The hard way is shutting down the primary VM (hadb01) via the portal or by changing the runlevel on the VM (that is, halt, shutdown). This helps Corosync and Pacemaker by signaling that the master's going down. You can test this (useful for maintenance windows), but you can also force the scenario by freezing the VM.

STONITH

It should be possible to issue a VM shutdown via the Azure CLI in lieu of a STONITH script that controls a physical device. You can use /usr/lib/stonith/plugins/external/ssh as a base and enable STONITH in the cluster's configuration. Azure CLI should be globally installed, and the publish settings and profile should be loaded for the cluster's user.

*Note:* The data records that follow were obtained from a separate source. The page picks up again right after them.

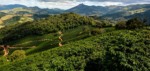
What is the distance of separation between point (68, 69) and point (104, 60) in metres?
15.3

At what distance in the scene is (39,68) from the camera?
89.5 meters

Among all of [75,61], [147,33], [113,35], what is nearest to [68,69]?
[75,61]

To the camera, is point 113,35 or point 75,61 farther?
point 113,35

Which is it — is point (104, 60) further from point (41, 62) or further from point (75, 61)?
point (41, 62)

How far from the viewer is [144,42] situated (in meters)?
108

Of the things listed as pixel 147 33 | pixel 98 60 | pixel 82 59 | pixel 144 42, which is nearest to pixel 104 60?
pixel 98 60

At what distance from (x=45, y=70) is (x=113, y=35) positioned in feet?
152

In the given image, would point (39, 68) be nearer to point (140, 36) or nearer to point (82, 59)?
point (82, 59)

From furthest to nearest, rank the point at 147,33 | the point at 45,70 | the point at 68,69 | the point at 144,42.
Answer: the point at 147,33, the point at 144,42, the point at 68,69, the point at 45,70

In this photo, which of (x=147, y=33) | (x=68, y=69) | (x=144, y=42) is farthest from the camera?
(x=147, y=33)

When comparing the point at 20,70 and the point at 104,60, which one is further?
the point at 104,60

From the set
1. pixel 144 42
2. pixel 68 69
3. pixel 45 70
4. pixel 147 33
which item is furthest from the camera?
pixel 147 33

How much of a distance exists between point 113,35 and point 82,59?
2846 cm

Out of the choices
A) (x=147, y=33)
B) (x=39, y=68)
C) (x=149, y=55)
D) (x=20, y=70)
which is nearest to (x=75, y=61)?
(x=39, y=68)
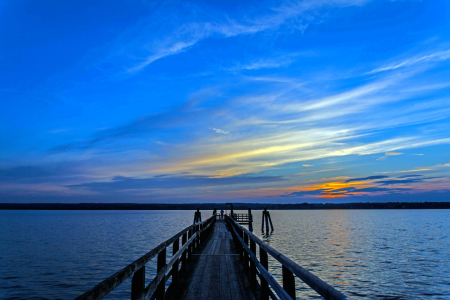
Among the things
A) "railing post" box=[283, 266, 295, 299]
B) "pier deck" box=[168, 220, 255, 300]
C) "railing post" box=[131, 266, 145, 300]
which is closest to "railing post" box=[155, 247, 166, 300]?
"pier deck" box=[168, 220, 255, 300]

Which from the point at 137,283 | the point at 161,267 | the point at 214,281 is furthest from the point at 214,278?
the point at 137,283

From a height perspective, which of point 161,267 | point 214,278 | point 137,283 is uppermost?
point 137,283

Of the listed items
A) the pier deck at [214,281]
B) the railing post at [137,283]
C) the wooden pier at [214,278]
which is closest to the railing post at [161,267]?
the wooden pier at [214,278]

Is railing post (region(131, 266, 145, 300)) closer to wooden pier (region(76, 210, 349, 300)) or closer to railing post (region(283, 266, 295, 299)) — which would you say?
wooden pier (region(76, 210, 349, 300))

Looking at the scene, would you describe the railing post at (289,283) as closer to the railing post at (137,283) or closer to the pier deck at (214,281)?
the railing post at (137,283)

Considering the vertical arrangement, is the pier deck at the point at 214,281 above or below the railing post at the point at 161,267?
below

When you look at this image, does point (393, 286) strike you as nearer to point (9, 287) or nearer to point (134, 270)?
point (134, 270)

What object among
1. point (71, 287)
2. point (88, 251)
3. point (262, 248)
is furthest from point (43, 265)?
point (262, 248)

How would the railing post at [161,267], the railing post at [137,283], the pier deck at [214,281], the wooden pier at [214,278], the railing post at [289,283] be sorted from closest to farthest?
the wooden pier at [214,278] → the railing post at [289,283] → the railing post at [137,283] → the railing post at [161,267] → the pier deck at [214,281]

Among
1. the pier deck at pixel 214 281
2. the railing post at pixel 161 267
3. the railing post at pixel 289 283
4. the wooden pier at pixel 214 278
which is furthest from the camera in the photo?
the pier deck at pixel 214 281

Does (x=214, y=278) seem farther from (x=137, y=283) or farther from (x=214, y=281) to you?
(x=137, y=283)

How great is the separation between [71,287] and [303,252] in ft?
56.4

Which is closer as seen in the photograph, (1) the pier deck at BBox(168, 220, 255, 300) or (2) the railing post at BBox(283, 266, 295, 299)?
(2) the railing post at BBox(283, 266, 295, 299)

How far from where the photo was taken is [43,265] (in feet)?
69.1
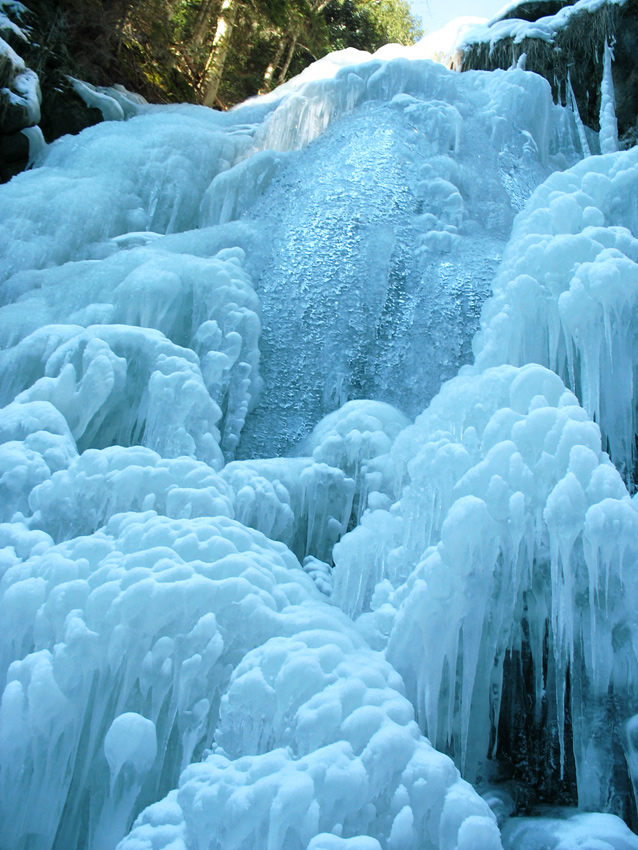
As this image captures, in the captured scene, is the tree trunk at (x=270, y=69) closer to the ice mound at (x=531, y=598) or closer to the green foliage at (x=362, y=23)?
the green foliage at (x=362, y=23)

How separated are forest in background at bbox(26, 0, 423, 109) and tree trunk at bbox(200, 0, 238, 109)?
13 mm

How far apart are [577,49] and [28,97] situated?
18.2 ft

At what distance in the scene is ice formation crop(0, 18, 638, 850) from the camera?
2.18 metres

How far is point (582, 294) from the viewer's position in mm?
3699

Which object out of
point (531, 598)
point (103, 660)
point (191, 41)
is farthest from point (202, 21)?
point (103, 660)

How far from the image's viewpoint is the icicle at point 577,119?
720 cm

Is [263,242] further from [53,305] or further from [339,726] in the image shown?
[339,726]

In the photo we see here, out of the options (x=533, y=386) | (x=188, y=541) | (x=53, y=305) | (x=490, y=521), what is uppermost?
(x=53, y=305)

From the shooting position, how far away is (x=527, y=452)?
287cm

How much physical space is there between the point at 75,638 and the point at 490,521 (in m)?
1.49

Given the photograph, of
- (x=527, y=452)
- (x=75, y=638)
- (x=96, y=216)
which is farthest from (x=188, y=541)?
(x=96, y=216)

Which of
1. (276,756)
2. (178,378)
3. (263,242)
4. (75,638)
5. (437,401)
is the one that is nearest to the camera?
(276,756)

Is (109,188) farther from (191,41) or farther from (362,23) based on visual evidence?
(362,23)

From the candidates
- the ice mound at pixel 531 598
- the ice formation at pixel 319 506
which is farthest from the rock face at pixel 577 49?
the ice mound at pixel 531 598
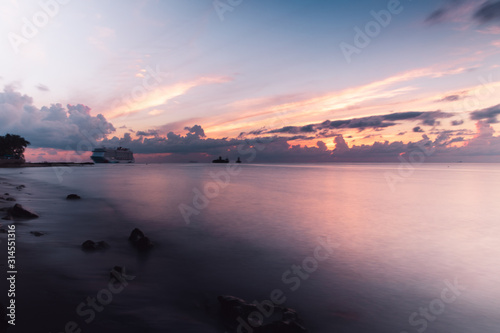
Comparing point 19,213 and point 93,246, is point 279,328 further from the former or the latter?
point 19,213

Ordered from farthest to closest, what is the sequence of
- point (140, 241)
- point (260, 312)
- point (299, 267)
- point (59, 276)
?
1. point (140, 241)
2. point (299, 267)
3. point (59, 276)
4. point (260, 312)

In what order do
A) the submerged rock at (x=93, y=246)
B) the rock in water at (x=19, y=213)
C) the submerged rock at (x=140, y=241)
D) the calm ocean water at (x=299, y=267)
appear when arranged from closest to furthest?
the calm ocean water at (x=299, y=267), the submerged rock at (x=93, y=246), the submerged rock at (x=140, y=241), the rock in water at (x=19, y=213)

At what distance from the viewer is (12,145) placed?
131 m

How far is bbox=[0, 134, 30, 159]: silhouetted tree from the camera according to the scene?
129 metres

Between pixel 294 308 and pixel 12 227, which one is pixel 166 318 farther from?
pixel 12 227

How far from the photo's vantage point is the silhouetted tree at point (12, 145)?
422ft

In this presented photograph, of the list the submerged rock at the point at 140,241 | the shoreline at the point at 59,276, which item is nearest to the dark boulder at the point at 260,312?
the shoreline at the point at 59,276

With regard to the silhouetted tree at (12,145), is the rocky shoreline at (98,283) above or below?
below

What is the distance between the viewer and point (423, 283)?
33.6 feet

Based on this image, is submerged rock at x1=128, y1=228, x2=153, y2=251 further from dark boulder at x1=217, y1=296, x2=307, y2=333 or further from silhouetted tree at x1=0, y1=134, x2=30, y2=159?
silhouetted tree at x1=0, y1=134, x2=30, y2=159

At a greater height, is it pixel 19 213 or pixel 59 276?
pixel 19 213

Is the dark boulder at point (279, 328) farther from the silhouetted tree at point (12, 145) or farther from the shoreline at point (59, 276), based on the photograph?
the silhouetted tree at point (12, 145)

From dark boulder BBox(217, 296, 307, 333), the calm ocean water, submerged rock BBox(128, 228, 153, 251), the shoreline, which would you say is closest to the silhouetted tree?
the calm ocean water

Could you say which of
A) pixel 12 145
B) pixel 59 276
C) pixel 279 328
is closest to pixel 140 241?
pixel 59 276
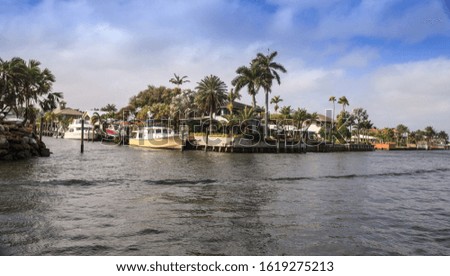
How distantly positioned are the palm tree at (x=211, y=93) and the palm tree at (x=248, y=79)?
3.64 m

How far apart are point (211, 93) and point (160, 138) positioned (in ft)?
47.7

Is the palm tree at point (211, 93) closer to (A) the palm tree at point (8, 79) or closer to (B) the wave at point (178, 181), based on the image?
(A) the palm tree at point (8, 79)

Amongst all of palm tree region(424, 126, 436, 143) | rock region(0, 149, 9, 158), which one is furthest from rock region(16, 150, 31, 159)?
palm tree region(424, 126, 436, 143)

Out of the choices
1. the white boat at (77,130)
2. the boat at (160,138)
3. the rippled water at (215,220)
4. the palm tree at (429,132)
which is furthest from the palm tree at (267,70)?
the palm tree at (429,132)

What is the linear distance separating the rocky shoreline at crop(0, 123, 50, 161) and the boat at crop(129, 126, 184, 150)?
2704cm

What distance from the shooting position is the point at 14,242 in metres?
8.08

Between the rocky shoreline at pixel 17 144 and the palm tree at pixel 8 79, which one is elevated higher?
the palm tree at pixel 8 79

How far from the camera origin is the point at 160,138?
2630 inches

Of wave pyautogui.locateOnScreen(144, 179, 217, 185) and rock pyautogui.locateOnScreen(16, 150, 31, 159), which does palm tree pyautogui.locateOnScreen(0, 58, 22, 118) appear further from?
wave pyautogui.locateOnScreen(144, 179, 217, 185)

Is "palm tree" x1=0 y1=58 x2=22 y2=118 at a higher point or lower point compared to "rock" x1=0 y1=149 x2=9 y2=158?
higher

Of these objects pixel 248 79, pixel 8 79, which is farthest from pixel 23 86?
pixel 248 79

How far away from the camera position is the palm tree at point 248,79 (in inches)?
2744

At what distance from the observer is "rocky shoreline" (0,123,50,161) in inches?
1182

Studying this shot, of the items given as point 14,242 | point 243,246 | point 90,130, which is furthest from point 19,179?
point 90,130
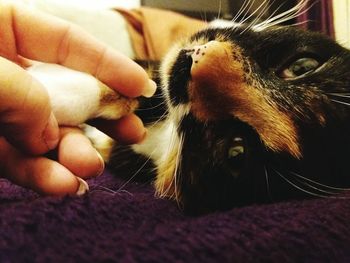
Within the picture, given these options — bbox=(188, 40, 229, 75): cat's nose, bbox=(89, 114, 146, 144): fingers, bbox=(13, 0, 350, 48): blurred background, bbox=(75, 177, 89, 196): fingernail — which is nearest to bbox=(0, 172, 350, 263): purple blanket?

Sample code for the resource is available on GitHub. Change the cluster's configuration by adding the following to sudo crm configure:

primitive st-azure stonith:external/azure \
  params hostlist="hadb01 hadb02" \
  clone fencing st-azure \
  property stonith-enabled=true \
  commit
Note

The script doesn't perform up/down checks. The original SSH resource had 15 ping checks, but recovery time for an Azure VM might be more variable.

Limitations

The following limitations apply:

  • The linbit DRBD resource script that manages DRBD as a resource in Pacemaker uses drbdadm down when shutting down a node, even if the node is just going on standby. This is not ideal because the slave will not be synchronizing the DRBD resource while the master gets writes. If the master does not fail graciously, the slave can take over an older file system state. There are two potential ways of solving this:
    • Enforcing a drbdadm up r0 in all cluster nodes via a local (not clusterized) watchdog
    • Editing the linbit DRBD script, making sure that down is not called in /usr/lib/ocf/resource.d/linbit/drbd
  • The load balancer needs at least five seconds to respond, so applications should be cluster-aware and be more tolerant of timeout. Other architectures, like in-app queues and query middlewares, can also help.
  • MySQL tuning is necessary to ensure that writing is done at a manageable pace and caches are flushed to disk as frequently as possible to minimize memory loss.
  • Write performance is dependent in VM interconnect in the virtual switch because this is the mechanism used by DRBD to replicate the device.